Many voters said they were casting their ballots with a heavy heart, knowing that whichever party wins, they will still be facing the tough reforms Tsipras agreed in July in return for a new 86-billion-euro ($97-billion) international rescue.

“I’m voting with great sadness,” said Nikos, a former engineer.

“My two children are unemployed and are living on my pension, which has been cut from 1,200 euros ($1,350) to 750 euros,” he told Skai TV.

“I hope better days will come but I don’t see it happening,” he said.

“Whoever is elected the result will be the same,” added Yiannis, also a pensioner.

“Greece has been owing money for its entire existence, and as long as this happens it will suffer.”

– Former student leader –

Ballots close at 1600 GMT, at which point exit polls will be available. The interior ministry is expected to make an announcement on the first official results after 1800 GMT.

Tsipras, a charismatic former student leader, was elected in January with 36.34 percent of the vote, becoming Greece’s youngest prime minister in 150 years and a beacon for anti-austerity campaigners across the European Union.

He took office as irate Greeks ran out of patience with the dire belt-tightening reforms imposed by the debt-hit country’s international creditors. At the time New Democracy trailed well behind, winning 27.81 percent of the vote.

But the latest figures now show Tsipras leading Meimarakis by a narrow margin, with polls putting the Syriza leader’s advantage at between 0.7 and 3.0 percent.

It was his own cash-for-reforms deal with Greece’s international lenders in July, signed days after Greeks overwhelmingly voted “No” to more austerity in a national referendum, that upset supporters.

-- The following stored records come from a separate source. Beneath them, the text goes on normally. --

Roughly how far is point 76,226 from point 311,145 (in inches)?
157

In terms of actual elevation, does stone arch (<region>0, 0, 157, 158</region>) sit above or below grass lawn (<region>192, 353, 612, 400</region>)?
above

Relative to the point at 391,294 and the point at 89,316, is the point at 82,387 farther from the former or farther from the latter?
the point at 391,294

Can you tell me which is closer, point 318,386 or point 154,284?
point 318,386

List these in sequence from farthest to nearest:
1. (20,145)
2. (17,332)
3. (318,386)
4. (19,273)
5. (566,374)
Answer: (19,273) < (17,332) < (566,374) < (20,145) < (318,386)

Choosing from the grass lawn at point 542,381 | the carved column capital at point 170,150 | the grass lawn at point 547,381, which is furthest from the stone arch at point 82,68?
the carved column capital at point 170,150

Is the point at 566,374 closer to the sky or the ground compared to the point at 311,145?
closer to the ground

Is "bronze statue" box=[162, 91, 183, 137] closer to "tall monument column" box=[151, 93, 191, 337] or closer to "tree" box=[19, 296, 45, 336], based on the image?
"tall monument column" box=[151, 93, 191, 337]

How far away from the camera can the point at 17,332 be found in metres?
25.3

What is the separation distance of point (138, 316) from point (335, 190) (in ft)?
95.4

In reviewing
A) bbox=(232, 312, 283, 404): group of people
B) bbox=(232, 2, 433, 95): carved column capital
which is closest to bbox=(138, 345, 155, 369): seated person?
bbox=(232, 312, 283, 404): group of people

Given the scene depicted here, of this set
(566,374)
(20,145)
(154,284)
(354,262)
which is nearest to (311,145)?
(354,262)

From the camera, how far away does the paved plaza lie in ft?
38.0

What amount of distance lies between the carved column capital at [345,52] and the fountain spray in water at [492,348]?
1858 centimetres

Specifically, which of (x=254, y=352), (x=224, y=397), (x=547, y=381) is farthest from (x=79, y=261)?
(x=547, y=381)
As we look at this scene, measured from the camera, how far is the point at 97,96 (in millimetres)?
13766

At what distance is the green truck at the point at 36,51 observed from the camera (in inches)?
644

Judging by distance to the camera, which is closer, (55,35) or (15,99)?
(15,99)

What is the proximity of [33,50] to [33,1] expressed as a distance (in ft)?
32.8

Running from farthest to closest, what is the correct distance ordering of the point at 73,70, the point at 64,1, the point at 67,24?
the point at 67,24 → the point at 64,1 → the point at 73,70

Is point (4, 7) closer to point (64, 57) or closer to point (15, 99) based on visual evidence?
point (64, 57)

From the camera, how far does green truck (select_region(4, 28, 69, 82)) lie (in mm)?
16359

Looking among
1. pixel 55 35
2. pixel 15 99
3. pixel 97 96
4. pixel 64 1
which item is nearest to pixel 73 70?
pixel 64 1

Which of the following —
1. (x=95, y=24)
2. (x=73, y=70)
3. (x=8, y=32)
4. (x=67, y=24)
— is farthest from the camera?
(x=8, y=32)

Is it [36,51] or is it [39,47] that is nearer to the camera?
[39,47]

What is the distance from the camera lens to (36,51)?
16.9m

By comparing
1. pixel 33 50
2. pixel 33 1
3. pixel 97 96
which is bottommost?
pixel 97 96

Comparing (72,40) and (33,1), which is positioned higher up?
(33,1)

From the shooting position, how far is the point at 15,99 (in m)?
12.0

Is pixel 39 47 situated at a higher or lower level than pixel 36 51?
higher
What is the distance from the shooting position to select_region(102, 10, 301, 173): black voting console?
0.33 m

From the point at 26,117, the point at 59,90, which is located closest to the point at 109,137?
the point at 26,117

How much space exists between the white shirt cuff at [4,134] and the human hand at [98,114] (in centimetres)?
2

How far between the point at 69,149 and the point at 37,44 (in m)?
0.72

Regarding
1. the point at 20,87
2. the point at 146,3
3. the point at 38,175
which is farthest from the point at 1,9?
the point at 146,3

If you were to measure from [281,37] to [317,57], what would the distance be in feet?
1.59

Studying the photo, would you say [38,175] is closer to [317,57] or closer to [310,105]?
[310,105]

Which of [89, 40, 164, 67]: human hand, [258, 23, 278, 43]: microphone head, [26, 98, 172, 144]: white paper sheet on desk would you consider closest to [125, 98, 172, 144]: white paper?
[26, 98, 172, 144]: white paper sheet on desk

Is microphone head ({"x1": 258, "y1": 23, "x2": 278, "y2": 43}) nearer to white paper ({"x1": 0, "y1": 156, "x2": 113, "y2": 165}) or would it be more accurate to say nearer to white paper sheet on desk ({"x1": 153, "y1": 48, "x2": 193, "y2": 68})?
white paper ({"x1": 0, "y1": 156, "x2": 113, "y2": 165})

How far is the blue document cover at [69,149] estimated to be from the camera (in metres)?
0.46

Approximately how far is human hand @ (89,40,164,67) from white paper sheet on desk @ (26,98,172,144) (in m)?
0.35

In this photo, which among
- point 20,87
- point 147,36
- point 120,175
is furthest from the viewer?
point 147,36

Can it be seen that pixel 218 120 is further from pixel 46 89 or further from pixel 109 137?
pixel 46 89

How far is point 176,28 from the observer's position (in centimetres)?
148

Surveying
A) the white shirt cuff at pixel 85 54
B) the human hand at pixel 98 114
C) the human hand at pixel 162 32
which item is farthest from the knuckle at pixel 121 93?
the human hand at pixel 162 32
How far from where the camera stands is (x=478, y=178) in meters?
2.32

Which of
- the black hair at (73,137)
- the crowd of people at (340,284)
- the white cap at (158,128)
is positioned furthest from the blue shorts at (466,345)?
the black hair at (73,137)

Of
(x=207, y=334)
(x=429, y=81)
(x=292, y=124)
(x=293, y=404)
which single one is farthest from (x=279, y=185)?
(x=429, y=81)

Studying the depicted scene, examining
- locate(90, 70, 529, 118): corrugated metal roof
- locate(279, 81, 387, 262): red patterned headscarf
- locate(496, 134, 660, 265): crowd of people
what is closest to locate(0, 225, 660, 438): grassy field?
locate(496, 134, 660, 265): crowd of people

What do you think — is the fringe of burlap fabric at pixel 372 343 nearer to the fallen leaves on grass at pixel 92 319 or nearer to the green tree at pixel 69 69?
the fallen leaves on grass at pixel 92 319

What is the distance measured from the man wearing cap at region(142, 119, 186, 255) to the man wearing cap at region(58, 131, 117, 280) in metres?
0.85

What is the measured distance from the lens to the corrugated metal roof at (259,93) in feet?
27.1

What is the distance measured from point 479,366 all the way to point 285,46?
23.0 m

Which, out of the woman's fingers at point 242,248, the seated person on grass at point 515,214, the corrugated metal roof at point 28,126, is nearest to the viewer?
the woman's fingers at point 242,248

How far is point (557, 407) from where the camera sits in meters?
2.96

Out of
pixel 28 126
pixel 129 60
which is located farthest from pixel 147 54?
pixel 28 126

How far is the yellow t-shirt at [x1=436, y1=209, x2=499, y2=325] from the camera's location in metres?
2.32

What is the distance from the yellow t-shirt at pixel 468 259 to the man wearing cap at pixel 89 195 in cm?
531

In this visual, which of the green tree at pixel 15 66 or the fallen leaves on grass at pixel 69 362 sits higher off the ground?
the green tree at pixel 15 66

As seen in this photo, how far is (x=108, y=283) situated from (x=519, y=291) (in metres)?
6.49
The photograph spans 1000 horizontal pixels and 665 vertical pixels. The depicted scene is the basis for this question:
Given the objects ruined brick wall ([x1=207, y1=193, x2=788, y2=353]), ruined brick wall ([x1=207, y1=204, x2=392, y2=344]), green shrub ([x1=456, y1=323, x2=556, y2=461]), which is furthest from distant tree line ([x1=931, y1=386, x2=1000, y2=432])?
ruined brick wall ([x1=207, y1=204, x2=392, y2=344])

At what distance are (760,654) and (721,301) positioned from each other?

A fifth of Syriza’s MPs quit the party and set up a new one — Popular Unity — saying the deal to introduce more tax hikes and pension reforms in return for a massive international rescue was an unacceptable U-turn.

“He had no option, he did it because he had to, for the country,” said retired former teacher Elias Pappas. “If we’d had to leave the eurozone instead, the consequences would’ve been far worse.”

Helene, a waitress, added: “We need to give him a second chance.”

“He’s only had seven months in office,” she said.

– ‘Solidarity and democracy’ –

Tsipras was forced to call a new election to ensure a strong enough majority to implement the reforms. But in a slap in the face this week, his flamboyant former finance minister Yanis Varoufakis said he would vote for the breakaway hardliners rather than Tsipras.

As Tsipras wound up his campaign Friday, he said victory for Syriza would strike a blow for Europe’s left.

“Do we want a Europe of austerity or one of solidarity and democracy?” the 41-year-old said. “The result will be a key message for Europe.”

Manolis Alexakis, a political sociologist at the University of Crete, says Greeks are weary after successive votes and never-ending austerity.

“People seem tired,” he said. “The message is, please finish whatever should be done.”

Even after Tsipras’s broken promises, many voters believe he has their interests at heart and represents a break with past leaders perceived as corrupt.

But Meimarakis has cautioned voters against giving a second chance to a politician who publicly admitted he opposed the bailout he signed.

“Do you know of any other prime minister who brokered a deal, brought it to parliament, voted for it and signed it, whilst saying he does not believe in it?” Meimarakis told the To Vima weekly.

“I fear that if Syriza is elected… the country will soon be led to elections again,” said the bushy eye-browed 61-year-old who took the helm of New Democracy a couple of months ago.

But with nine parties hoping to enter parliament, no group is likely to secure an outright majority and Syriza could well need an ally from among those he despises.